Verifable Credentials (VC)

A verifiable credential (VC) is a digital file that contains one or more key-value claims (e.g., birth date, name, qualifications, gender, citizenship, skills, etc.) about an entity (the subject), issued by another entity (the issuer), and is verifiable by any entity (the verifier).

Schemas Repository

Each type of Verifiable Credential (VC) follows the basic scheme proposed by the W3C that defines the fields and data types. Similarly, it is possible to extend the proposed standard through schemes that define the new fields within a specific type of credential.

The schema of a VC is typically a JSON-LD file that describes the fields that the credential can contain, and the credential must point to that file through the “@context” field. Therefore, the JSON-LD file associated with the credential schema must exist in a public place where it can be accessed for later validation. 
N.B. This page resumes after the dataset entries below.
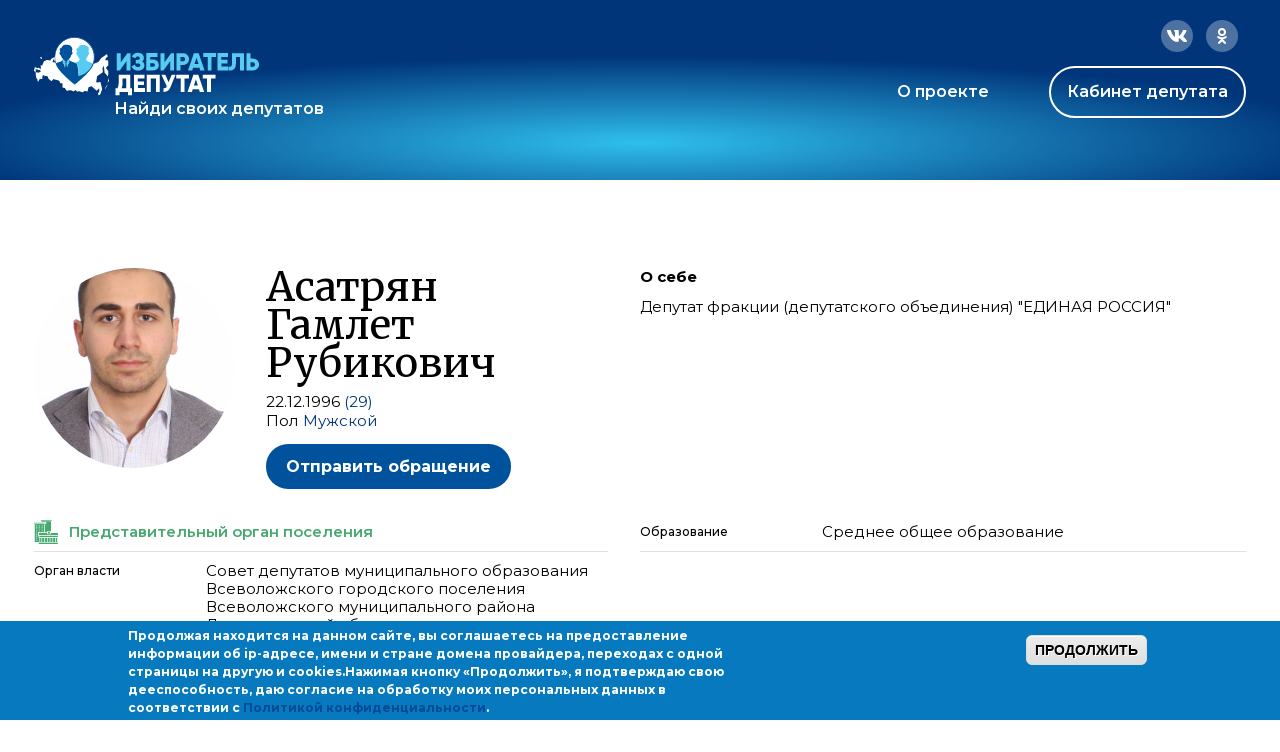

--- FILE ---
content_type: text/css
request_url: https://ideputat.er.ru/sites/all/modules/contrib/geofield_ymap/geofield_ymap.css?t49s5p
body_size: -67
content:
div.geofield-ymap {
  width: 100%;
  height: 400px;
}


--- FILE ---
content_type: application/javascript; charset=utf-8
request_url: https://ideputat.er.ru/sites/all/modules/mdm/js/colorbox.js?t49s5p
body_size: 482
content:
/**
 * @file
 * Colorbox module init js.
 */

(function ($) {

Drupal.behaviors.initColorbox = {
  attach: function (context, settings) {
    if (!$.isFunction($.colorbox) || typeof settings.colorbox === 'undefined') {
      return;
    }

    if (settings.colorbox.mobiledetect && window.matchMedia) {
      // Disable Colorbox for small screens.
      var mq = window.matchMedia("(max-device-width: " + settings.colorbox.mobiledevicewidth + ")");
      if (mq.matches) {
        return;
      }
    }

    // Use "data-colorbox-gallery" if set otherwise use "rel".
    settings.colorbox.rel = function () {
      if ($(this).data('colorbox-gallery')) {
        return $(this).data('colorbox-gallery');
      }
      else {
        return $(this).attr('rel');
      }
    };

    $('.colorbox', context)
      .once('init-colorbox')
                        .each(function(){
                                $(this).colorbox($.extend({}, settings.colorbox, $(this).data('colorboxOpts'), { onComplete: function(){
                                        $("#cboxTitle").hide();
                                        $('<div id="cboxTitle_copy"></div>').html($("#cboxTitle").html()).appendTo("#cboxLoadedContent");
                                        $.fn.colorbox.resize();
                                }}));
                        });

    $(context).bind('cbox_complete', function () {
      Drupal.attachBehaviors('#cboxLoadedContent');
    });
  }
};

})(jQuery);

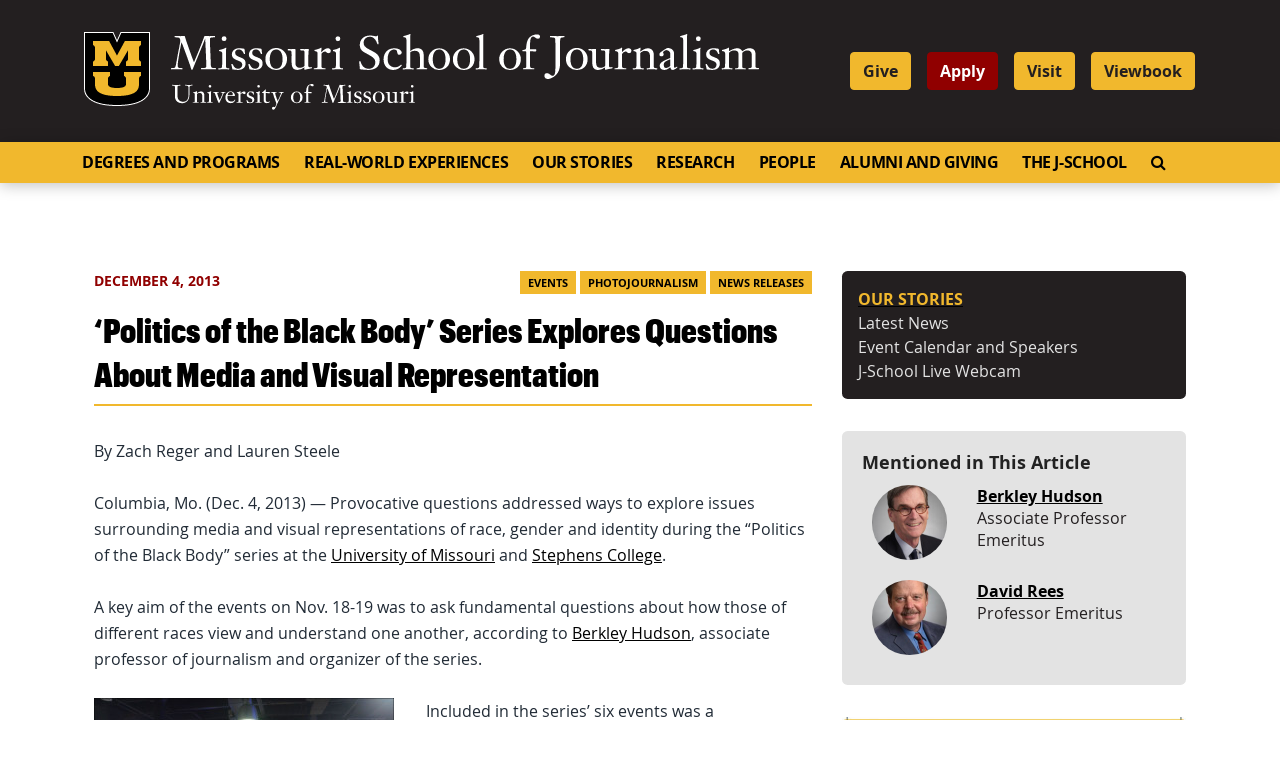

--- FILE ---
content_type: image/svg+xml
request_url: https://journalism.missouri.edu/wp-content/themes/journalism/dist/images/mu-logo-small.svg
body_size: 266
content:
<svg id="6f960178-2b1b-4017-ba5e-e4237af9dd88" data-name="default" xmlns="http://www.w3.org/2000/svg" width="34" height="38" viewBox="0 0 34 38"><defs><style>.bd2b66f6-a8cf-45e0-b539-d4a65155d287{fill:#fff;}.c20b3bc9-4616-4122-886a-fd641d40c013{fill:#f1b82d;}</style></defs><title>mu-logo-small</title><path d="M17,37.5C1.69,37.5.5,30.89,0.5,28.864V0.5H15.2L17,4.56,18.8,0.5H33.5V28.864C33.5,30.89,32.31,37.5,17,37.5Z"/><path class="bd2b66f6-a8cf-45e0-b539-d4a65155d287" d="M33,1V28.864C33,30.722,31.961,37,17,37S1,30.722,1,28.864V1H14.875L17,5.794,19.124,1H33m1-1H18.473l-0.264.595L17,3.325l-1.21-2.73L15.526,0H0V28.864C0,31.007,1.226,38,17,38c6.63,0,11.426-1.214,14.256-3.608A7.183,7.183,0,0,0,34,28.864V0h0Z"/><path class="c20b3bc9-4616-4122-886a-fd641d40c013" d="M22,26.408V23.743c0-.539-1.328-0.959-2-1.318V20h9v2.41a1.521,1.521,0,0,0-1,1.319v2.379C27.97,27.846,28.606,33,16.992,33S6.031,27.846,6,26.108V23.729A1.52,1.52,0,0,0,5,22.41V20h9v2.425c-0.673.359-2,.779-2,1.318v2.664C12.03,26.827,12.184,29,16.992,29S21.969,26.827,22,26.408Z"/><path class="c20b3bc9-4616-4122-886a-fd641d40c013" d="M16.992,12.284L21,5h8V7c-0.673.36-1,.461-1,1v6a1.52,1.52,0,0,0,1,1.319V17H21V15.3c0.672-.36,2-0.779,2-1.319V9.677L17.917,17H16.067L11,9.677v4.308c0,0.54,1.327.959,2,1.319V17H5V15.319A1.521,1.521,0,0,0,6,14V8c0-.539-0.328-0.64-1-1V5h8l3.992,7.284"/></svg>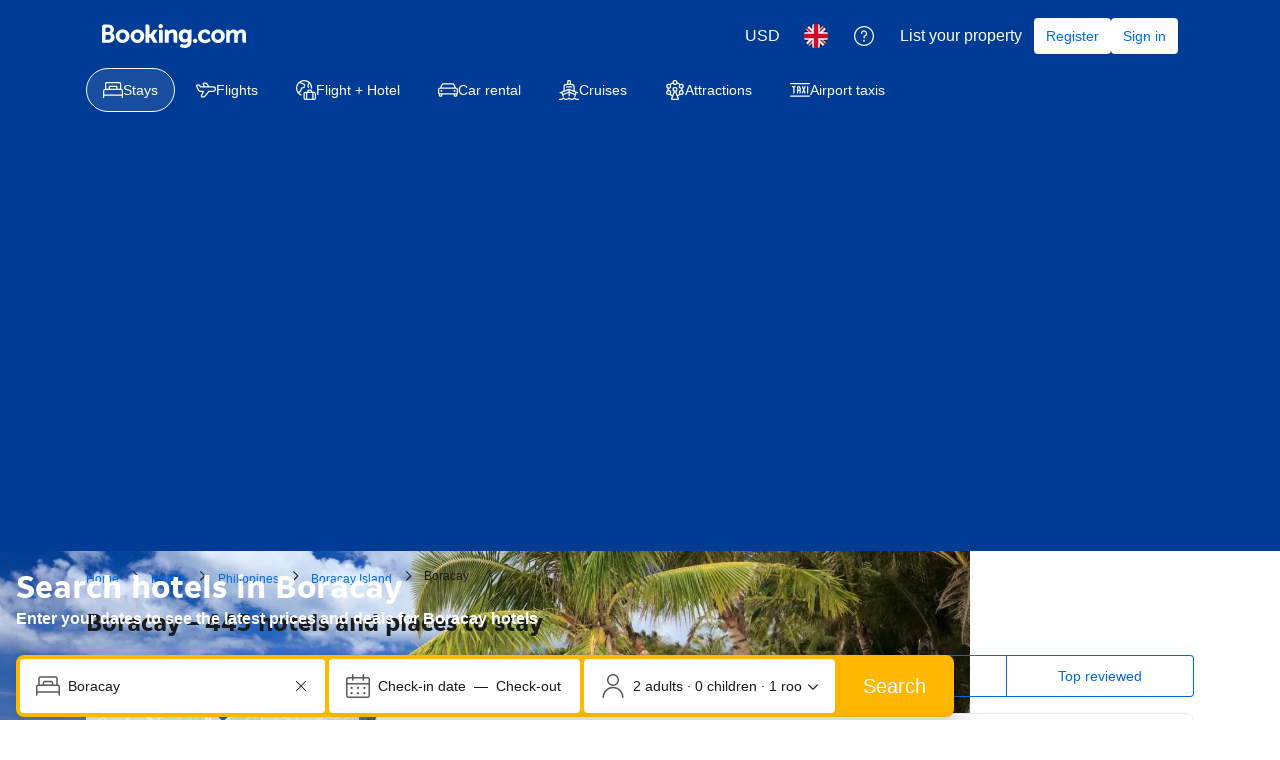

--- FILE ---
content_type: text/html; charset=UTF-8
request_url: https://www.booking.com/city/ph/boracay.en-gb.html
body_size: 1812
content:
<!DOCTYPE html>
<html lang="en">
<head>
    <meta charset="utf-8">
    <meta name="viewport" content="width=device-width, initial-scale=1">
    <title></title>
    <style>
        body {
            font-family: "Arial";
        }
    </style>
    <script type="text/javascript">
    window.awsWafCookieDomainList = ['booking.com'];
    window.gokuProps = {
"key":"AQIDAHjcYu/GjX+QlghicBgQ/7bFaQZ+m5FKCMDnO+vTbNg96AEyfzpQJKa51IpXnT+CGvQ2AAAAfjB8BgkqhkiG9w0BBwagbzBtAgEAMGgGCSqGSIb3DQEHATAeBglghkgBZQMEAS4wEQQMbPTHm/U0I6rCn2bWAgEQgDskSb7SCra6FDDvyOz+8w7bGjngPazTaEpbq+D69h/88t2D1LrowX1807LICOGXmIbm3ss7Djmm9degFQ==",
          "iv":"D549xwEpUQAAAnqP",
          "context":"Ow1g9ywRK0WPLv8ABW7aEHtbeeolNZuxb00Tf/g5q4Qd8BY4rYw6FUE7ej1zoKw73c5u7dgZieJ8Th806bjjtWYGqebapGyQXh1jDwB7w6HvaHnDCU52CfGwDHfvVHByHqIcjB6prh1pRO8HsQ2JxofsexX3P7SEbsRnXD51majni0kBAgWuBhUCEp6qMELv+MnCuAYP58pSinQFk+wNd/bJtek9hysaVRFifPiaPLaEnpRHh/LXOzf1iN/+gOqqQqeFTMKXT1Z/XlPKdc0alotJK+FzowYw2/PkaLlkrm7EPeNbV27iu8tsOXOaZmSI0e78ToIyPCEorzjOenjuYq3YFIPPsMouq2O5PafaAxetVEc="
};
    </script>
    <script src="https://d8c14d4960ca.337f8b16.us-east-2.token.awswaf.com/d8c14d4960ca/a18a4859af9c/f81f84a03d17/challenge.js"></script>
</head>
<body>
    <div id="challenge-container"></div>
    <script type="text/javascript">
        AwsWafIntegration.saveReferrer();
        AwsWafIntegration.checkForceRefresh().then((forceRefresh) => {
            if (forceRefresh) {
                AwsWafIntegration.forceRefreshToken().then(() => {
                    window.location.reload(true);
                });
            } else {
                AwsWafIntegration.getToken().then(() => {
                    window.location.reload(true);
                });
            }
        });
    </script>
    <noscript>
        <h1>JavaScript is disabled</h1>
        In order to continue, we need to verify that you're not a robot.
        This requires JavaScript. Enable JavaScript and then reload the page.
    </noscript>
</body>
</html>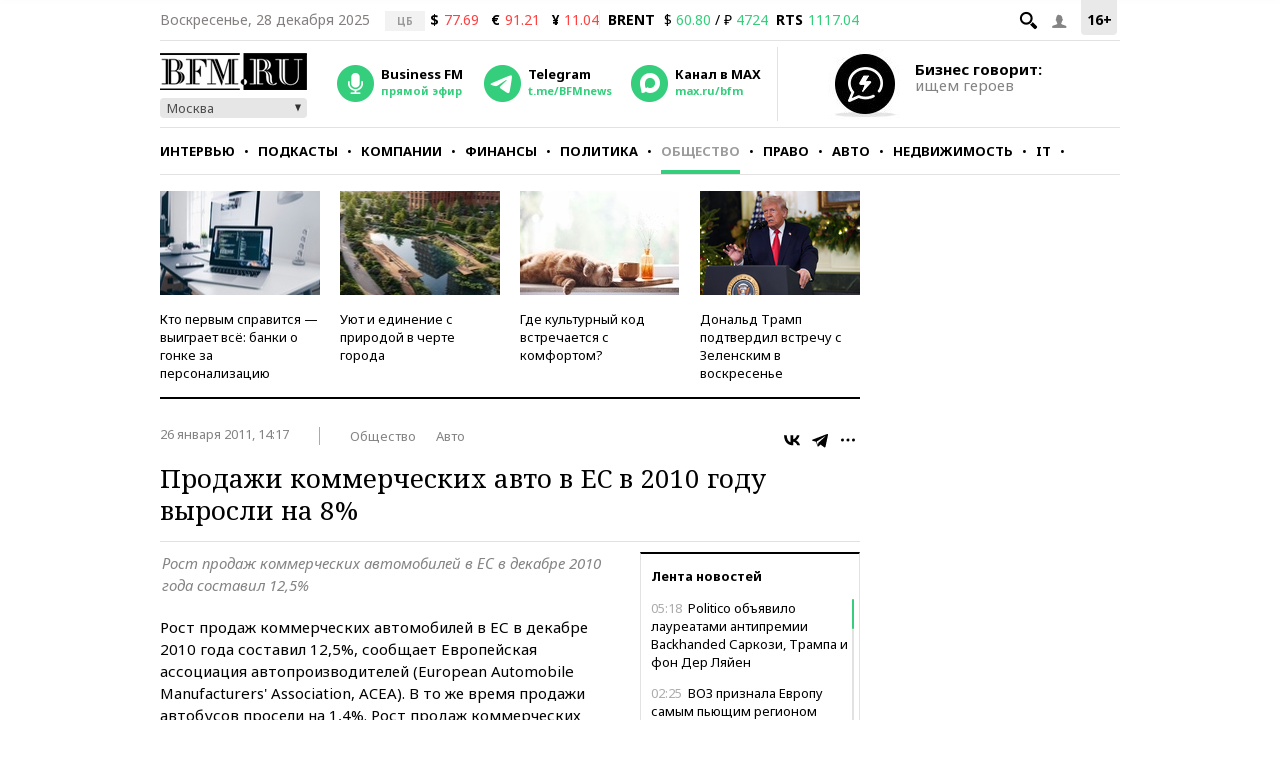

--- FILE ---
content_type: application/javascript
request_url: https://smi2.ru/counter/settings?payload=CMKIAhiokqqWtjM6JDVmNzBkZWFlLTU5ZTctNDI5NS1hMGQ3LTkyMjI4NDVkOGMwMA&cb=_callbacks____0mjp43aqn
body_size: 1510
content:
_callbacks____0mjp43aqn("[base64]");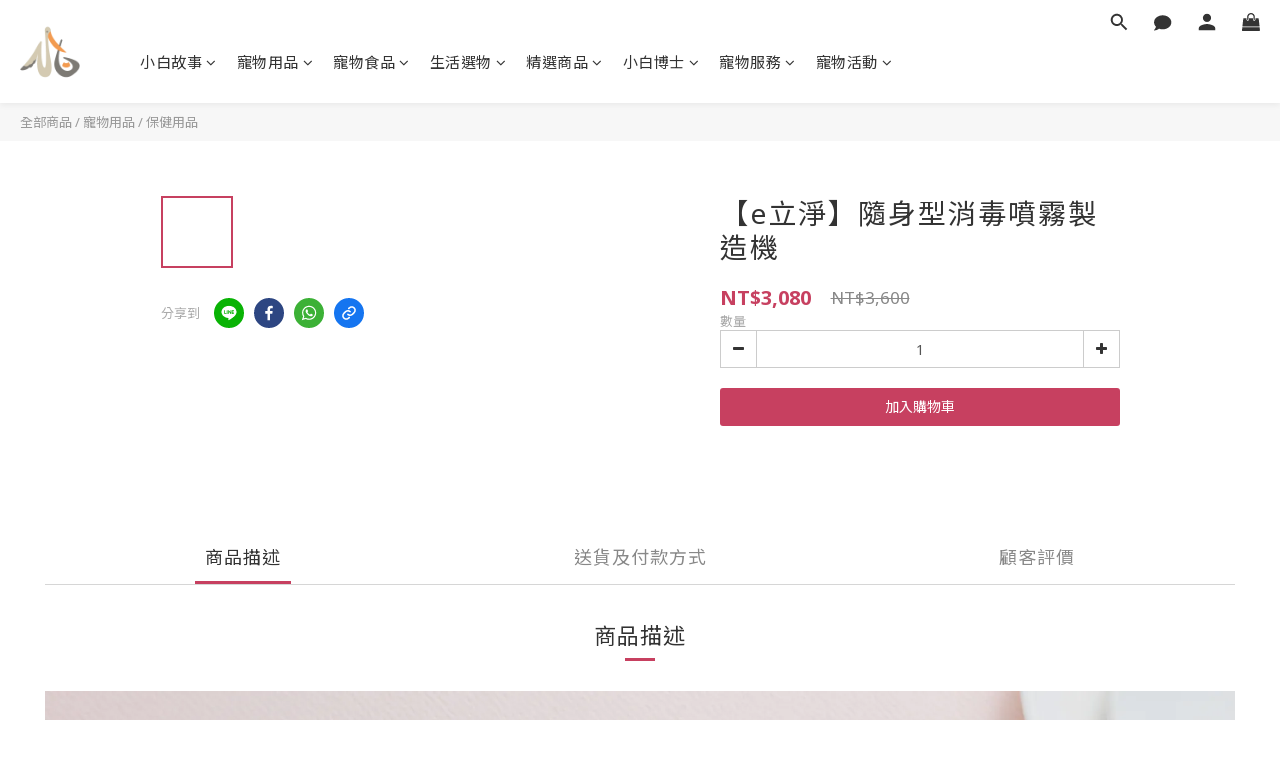

--- FILE ---
content_type: text/xml;charset=UTF-8
request_url: https://a.amnet.tw/agent/tagManager/getTagInfo/v1/92
body_size: 261
content:
{"success":true,"message":"ok","data":{"siteId":92,"tagRecId":84,"domRecList":[],"ssidRecList":[],"fetchCookieList":{},"urlFetchMap":{"URL_LAST_PATH":"OFF","URL_PARAM":[]},"outlinkFilter":[],"tagExternalList":[],"resTagPixelList":[],"ssidTrackList":[],"extParam":[],"tagTrackStatus":"OFF","tagRecommendStatus":"OFF","depthScroll":"OFF","sdkSwitch":"OFF","triggerRuleVos":[]}}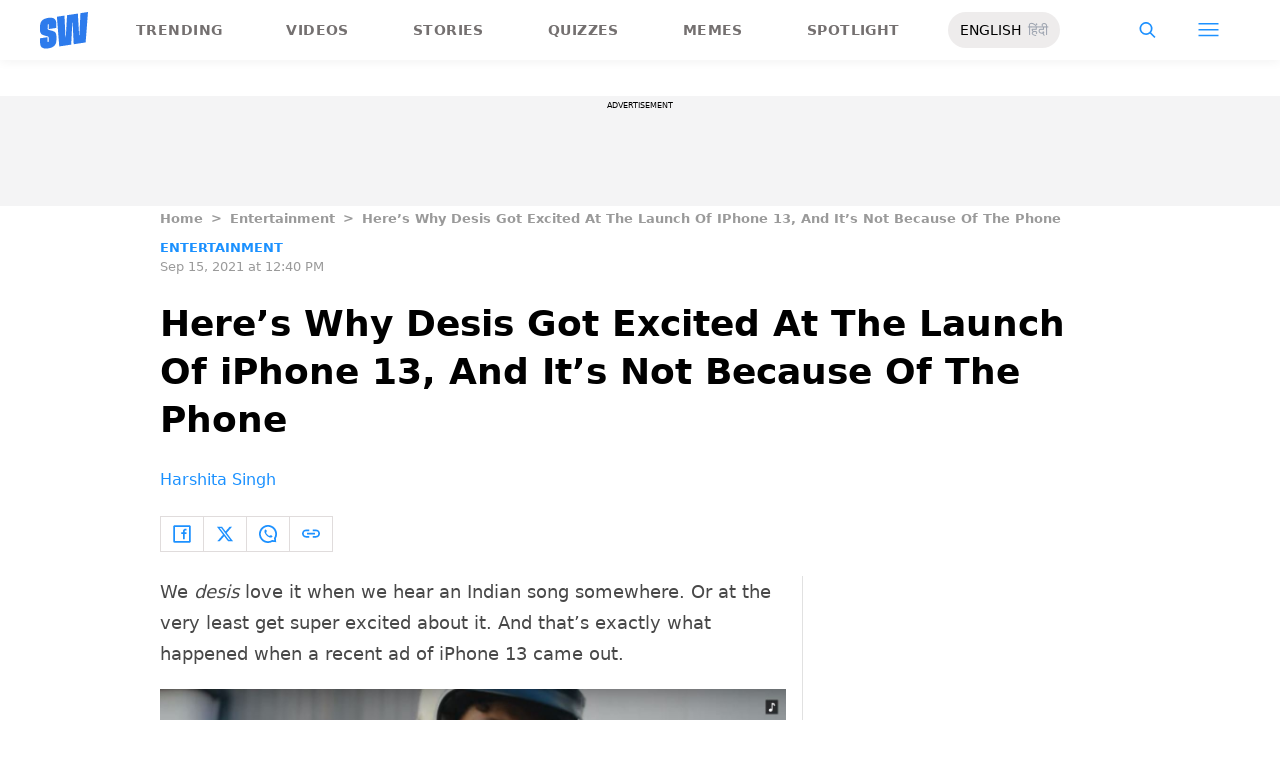

--- FILE ---
content_type: text/html; charset=utf-8
request_url: https://www.google.com/recaptcha/api2/aframe
body_size: 269
content:
<!DOCTYPE HTML><html><head><meta http-equiv="content-type" content="text/html; charset=UTF-8"></head><body><script nonce="VXOFYHyM0q4vOg4hdPkpYw">/** Anti-fraud and anti-abuse applications only. See google.com/recaptcha */ try{var clients={'sodar':'https://pagead2.googlesyndication.com/pagead/sodar?'};window.addEventListener("message",function(a){try{if(a.source===window.parent){var b=JSON.parse(a.data);var c=clients[b['id']];if(c){var d=document.createElement('img');d.src=c+b['params']+'&rc='+(localStorage.getItem("rc::a")?sessionStorage.getItem("rc::b"):"");window.document.body.appendChild(d);sessionStorage.setItem("rc::e",parseInt(sessionStorage.getItem("rc::e")||0)+1);localStorage.setItem("rc::h",'1769428336224');}}}catch(b){}});window.parent.postMessage("_grecaptcha_ready", "*");}catch(b){}</script></body></html>

--- FILE ---
content_type: application/javascript; charset=utf-8
request_url: https://fundingchoicesmessages.google.com/f/AGSKWxU5r9Jph6K5AM10yc4Zc9beidhR3bTR2YTsnWltQxTrJIu9UDPQYeipRffwdALpSqrA1khrcSlhC9dhM-HBoyYxVHcEVNfSObmEWXaen0I9E17bQQ74Hj1mtgcCK3JbRmtJ66yaO4cMbvmkD2k1sjGlVlX-k6TkUXQu2C2vpTh-y7sEP8BWnJYxqe9y/_/wpproads./adsummos./Ads/InFullScreen./topads._ads_iframe_
body_size: -1290
content:
window['14cd8466-1d04-4209-8cfa-6f1b82043f60'] = true;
Within the identity stack and with the purpose of maintaining a control of credential types, LACChain has created a LACChain Credential Repository where any entity can register its type of credential along with the associated schema for later publication within the registry that is located at

LACChain has built and maintains a public library of VCs that is aimed to incorporate VCs designed for and used in real use cases across Latin America and the Caribbean in areas such as education, health, energy, public administration services, and land registry, among others. This library can be found in this domain.


Verification Process

The LACChain Framework presents a process to verify verifiable credentials consisting on the following steps:

  1. Verification of the digital wallet: Qualified certified wallets will be trusted to provide an assurance that only the holder of a verifiable credential can access it to present it from their digital wallet.
  2. Verification of the integrity: Verify the content of the credential has not been modified (by verifying the issuers’ signature of the content).
  3. Verification of the status: Verify the credential has not been revoked by the issuer.
  4. Verification of the issuer: Verify the issuer is an entity that the verifier trusts for the issuance of that credential. We propose to use an on-chain root of trust based on smart contracts to verify issuers. Read all about it here.
  5. Verification of the presenter: Verify the presenter is the subject or someone authorized by the subject to be holding and presenting the credential. This can be done by checking the signature issued by the presenter at the time of presenting.
  6. Verification of the claims: Verify the claims are presenting to the verifier the information the verifier intends to verify from the subject.

At LACChain we have proposed that the entire verification process described above be carried out in an on-chain way, that is, using smart contracts based on EIP-712 and EIP-1812 for credential signatures and on-chain claims verification, respectively. We have a tutorial you can follow for it.

LACChain Mailbox for Exchanges

Currently, there are not many solutions for the exchange of credentials (i.e., for issuers to send them to subjects and for subjects to present them to verifiers when it is not through a QR code), some proposals consist of exchange protocols over the internet (see DIDComm). LACChain has developed an ad-hoc solution for the exchange of Verifiable Credentials, exposing a REST API as an SMTP mail service. The LACChain Mailbox is a secure and private system for the exchange of messages, VCs, and VPs. It is a controlled by a centralized service that allows entities identified using DIDs to send and receive messages that are stored encrypted in a secure database.